O despertar do Corvo
Os refulgentes raios do Sol escalaram montes e paredes
e enfim entraram através das portas e das janelas,
mas ainda havia sombras perdidas pelos cômodos da casa
como se toda a casa fosse um longo cadáver assassinado
cuja alma nunca repousa e cujo sangue jamais é justificado.
Saí, à deriva, de casa para caminhar por sinuosas estradas
E a quietude ensurdecedora e o pranto montanhês
de todos os milênios desta selvagem terra de aridez
exalavam das flores que meu olhar tocava e colhia;
quando, de repente, meu ser encontra e vislumbra
um corvo negro e puro e lindo como um lago noturno,
e o Corvo me encarava do galho do enforcado carvalho
onde a sombra da minha inocente infância
ainda fala com as flores, brinca com mariposas e brilha.
Os olhos negros do Corvo voaram e penetraram
as cavernas e as áridas pradarias de minha alma.
Eu vi, eu juro pelos imortais deuses, eu sei que vi
uma lágrima, tão triste e serena e abismal,
que escorria do olho direito deste pássaro celestial...
E o vento longínquo das eras glaciais e ancestrais
despertou o sono das árvores, das flores, dos telhados
das pequenas casas de barro cheias de covas de animais,
e houve ali um brado profético, inumano (como um raio alado)
[que jorrou das jurássicas pedras do velho tablado.

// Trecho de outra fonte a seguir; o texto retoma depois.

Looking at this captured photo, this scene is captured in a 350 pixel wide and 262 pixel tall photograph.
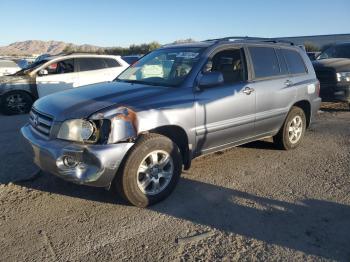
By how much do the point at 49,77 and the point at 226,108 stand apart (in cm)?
706

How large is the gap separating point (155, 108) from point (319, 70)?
281 inches

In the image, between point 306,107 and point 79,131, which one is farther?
point 306,107

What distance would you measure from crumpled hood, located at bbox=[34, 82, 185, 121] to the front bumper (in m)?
0.32

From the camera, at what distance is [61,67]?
429 inches

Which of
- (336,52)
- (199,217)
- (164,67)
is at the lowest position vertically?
(199,217)

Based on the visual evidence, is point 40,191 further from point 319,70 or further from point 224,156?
Result: point 319,70

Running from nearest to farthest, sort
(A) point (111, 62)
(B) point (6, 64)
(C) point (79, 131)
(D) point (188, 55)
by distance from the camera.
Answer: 1. (C) point (79, 131)
2. (D) point (188, 55)
3. (A) point (111, 62)
4. (B) point (6, 64)

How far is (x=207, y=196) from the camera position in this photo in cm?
450

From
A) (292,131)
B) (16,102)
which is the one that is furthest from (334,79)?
(16,102)

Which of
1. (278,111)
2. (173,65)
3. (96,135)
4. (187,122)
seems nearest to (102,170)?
(96,135)

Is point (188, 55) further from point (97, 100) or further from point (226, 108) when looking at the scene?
point (97, 100)

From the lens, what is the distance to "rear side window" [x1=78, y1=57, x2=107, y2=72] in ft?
36.5

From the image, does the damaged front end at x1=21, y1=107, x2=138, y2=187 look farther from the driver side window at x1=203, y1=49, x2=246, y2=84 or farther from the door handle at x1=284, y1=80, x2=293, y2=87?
the door handle at x1=284, y1=80, x2=293, y2=87

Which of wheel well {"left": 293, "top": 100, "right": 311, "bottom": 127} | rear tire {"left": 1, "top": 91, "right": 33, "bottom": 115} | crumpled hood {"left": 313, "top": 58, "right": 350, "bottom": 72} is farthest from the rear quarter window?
wheel well {"left": 293, "top": 100, "right": 311, "bottom": 127}
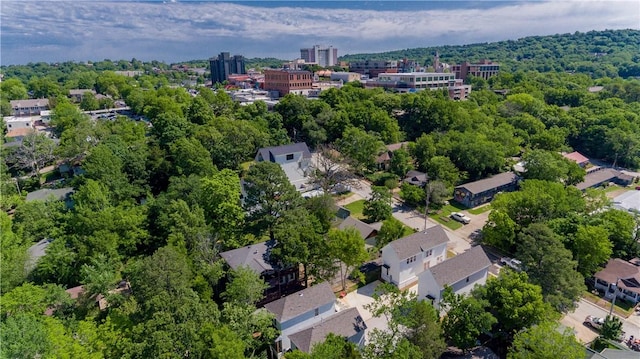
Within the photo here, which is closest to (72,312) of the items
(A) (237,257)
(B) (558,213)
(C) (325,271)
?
(A) (237,257)

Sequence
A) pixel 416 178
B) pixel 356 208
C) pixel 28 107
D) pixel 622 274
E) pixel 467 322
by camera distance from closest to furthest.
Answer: pixel 467 322
pixel 622 274
pixel 356 208
pixel 416 178
pixel 28 107

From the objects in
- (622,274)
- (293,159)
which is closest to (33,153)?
(293,159)

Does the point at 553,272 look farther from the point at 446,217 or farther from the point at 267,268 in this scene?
the point at 267,268

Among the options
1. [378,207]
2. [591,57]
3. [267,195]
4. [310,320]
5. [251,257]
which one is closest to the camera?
[310,320]

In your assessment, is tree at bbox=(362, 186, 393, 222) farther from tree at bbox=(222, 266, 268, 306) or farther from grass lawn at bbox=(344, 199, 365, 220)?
tree at bbox=(222, 266, 268, 306)

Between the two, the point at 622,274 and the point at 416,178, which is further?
the point at 416,178

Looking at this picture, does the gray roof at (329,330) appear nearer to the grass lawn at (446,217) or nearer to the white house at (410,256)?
the white house at (410,256)

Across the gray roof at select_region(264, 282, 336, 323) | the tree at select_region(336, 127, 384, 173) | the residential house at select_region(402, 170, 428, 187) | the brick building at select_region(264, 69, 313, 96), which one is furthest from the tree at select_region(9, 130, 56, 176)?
the brick building at select_region(264, 69, 313, 96)
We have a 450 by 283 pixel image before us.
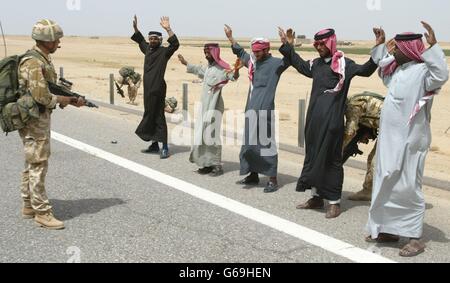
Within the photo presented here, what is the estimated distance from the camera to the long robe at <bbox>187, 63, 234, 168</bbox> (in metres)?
7.43

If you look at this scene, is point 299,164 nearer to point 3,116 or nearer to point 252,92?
point 252,92

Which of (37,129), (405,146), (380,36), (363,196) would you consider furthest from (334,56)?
(37,129)

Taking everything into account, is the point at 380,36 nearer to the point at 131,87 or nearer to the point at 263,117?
the point at 263,117

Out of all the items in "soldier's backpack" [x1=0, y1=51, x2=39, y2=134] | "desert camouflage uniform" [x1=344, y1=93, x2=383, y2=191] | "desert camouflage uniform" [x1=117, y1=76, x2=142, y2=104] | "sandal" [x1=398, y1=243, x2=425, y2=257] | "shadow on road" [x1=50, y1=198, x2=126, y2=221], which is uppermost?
"soldier's backpack" [x1=0, y1=51, x2=39, y2=134]

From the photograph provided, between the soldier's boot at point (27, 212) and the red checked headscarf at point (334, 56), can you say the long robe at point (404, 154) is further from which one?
the soldier's boot at point (27, 212)

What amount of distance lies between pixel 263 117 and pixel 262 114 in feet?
0.12

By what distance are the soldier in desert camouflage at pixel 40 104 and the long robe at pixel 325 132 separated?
239 centimetres

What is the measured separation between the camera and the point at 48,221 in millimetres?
5211

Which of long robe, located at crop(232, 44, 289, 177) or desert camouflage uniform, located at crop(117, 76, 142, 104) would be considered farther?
desert camouflage uniform, located at crop(117, 76, 142, 104)

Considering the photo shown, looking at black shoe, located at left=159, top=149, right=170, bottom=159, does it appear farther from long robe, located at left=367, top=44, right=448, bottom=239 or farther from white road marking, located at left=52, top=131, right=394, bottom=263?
long robe, located at left=367, top=44, right=448, bottom=239

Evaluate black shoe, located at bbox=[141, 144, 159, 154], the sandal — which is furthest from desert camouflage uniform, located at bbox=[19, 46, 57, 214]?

As nuvens do céu foram varridas para a direção dos mares,
eu sentia que meu corpo estava chorando em todos os lugares,
e todas as feridas, as traições, os cansaços, os sonhos e os risos
emergiram das entranhas dos silentes túmulos do céu e da terra
[através dos prantos que berravam dos meus olhos de treva.
Caí de joelhos entre as pequenas pedras cobertas por formigas,
e meu coração sangrou os pecados e as misérias desta torpe vida;
eu quis derramar aquela maldita dor excruciante para o vale distante,
eu quis voltar à minha casa, eu queria me sentir em casa alguma vez,
eu quis queimar o meu corpo e lançar minhas cinzas na ponte do Talvez;
todavia o Corvo negro e puro e lindo qual o colossal dorso da longa noite
[voou e pousou perto dos meus joelhos de barro e de carne,
e o Corvo me olhava sem piscar com aquele orvalho de perdão,
Olhar que afaga e absolve até a mais ímpia e transgressora
[alma das coisas de seus infernos de dor, solidão e opressora escuridão.
Ele me fitava como o Pai que enfim encontrou seu filho perdido,
com veemente amor, aceitação, ternura e misericórdia;
Ele me olhava em silêncio, quando um gralhar divino ele entoou
e não me senti mais triste, infeliz, incompreendido,
[preso num mundo ou num corpo que sempre me torturou.
Sob o manto translúcido daquele céu azul,
sob o juramento silente do Sol como testemunha sagrada,
eu, enfim, encontrei um verdadeiro amigo nesta jornada,
(havia lágrimas alegres que sangravam das flores e árvores)
e nós dois caminhamos juntos, lado a lado,
sobre aquela antiga e nebulosa estrada
de pedras ceifadas, casas e carcaças estripadas
[agora pelo despertar do Corvo finalmente curadas e justificadas.